PROMPT — Pull out each line below that contains the word "lower". Case counts.

RECORDED DATA —
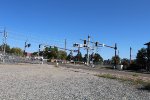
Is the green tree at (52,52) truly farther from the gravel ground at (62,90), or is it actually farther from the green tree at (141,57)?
the gravel ground at (62,90)

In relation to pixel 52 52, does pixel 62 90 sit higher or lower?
lower

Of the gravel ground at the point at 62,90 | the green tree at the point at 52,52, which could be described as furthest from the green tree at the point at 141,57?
the gravel ground at the point at 62,90

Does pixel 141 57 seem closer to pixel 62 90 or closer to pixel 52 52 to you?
pixel 52 52

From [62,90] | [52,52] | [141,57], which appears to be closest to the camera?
[62,90]

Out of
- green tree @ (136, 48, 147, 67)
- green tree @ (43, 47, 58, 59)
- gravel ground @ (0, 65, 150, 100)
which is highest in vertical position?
green tree @ (43, 47, 58, 59)

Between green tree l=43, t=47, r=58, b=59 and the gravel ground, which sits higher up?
green tree l=43, t=47, r=58, b=59

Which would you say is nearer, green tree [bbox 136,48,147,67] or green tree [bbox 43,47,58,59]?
green tree [bbox 136,48,147,67]

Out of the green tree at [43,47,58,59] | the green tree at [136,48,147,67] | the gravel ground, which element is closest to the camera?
the gravel ground

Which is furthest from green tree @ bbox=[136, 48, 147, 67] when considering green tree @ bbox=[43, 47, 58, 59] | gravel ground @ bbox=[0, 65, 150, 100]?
gravel ground @ bbox=[0, 65, 150, 100]

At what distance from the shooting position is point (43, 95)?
13594 mm

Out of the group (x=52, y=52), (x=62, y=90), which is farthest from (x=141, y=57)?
(x=62, y=90)

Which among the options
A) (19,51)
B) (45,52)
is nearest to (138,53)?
(45,52)

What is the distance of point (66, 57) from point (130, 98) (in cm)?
16360

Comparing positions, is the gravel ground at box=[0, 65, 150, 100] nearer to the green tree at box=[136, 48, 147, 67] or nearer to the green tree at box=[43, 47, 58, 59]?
the green tree at box=[136, 48, 147, 67]
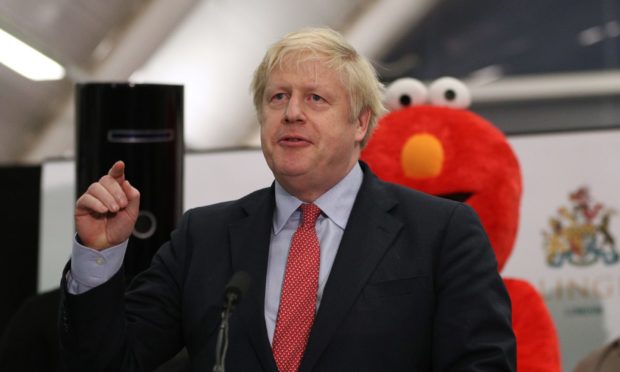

EXERCISE SOLUTION —
In relation to pixel 52 52, does pixel 62 90 sit higher or lower?
lower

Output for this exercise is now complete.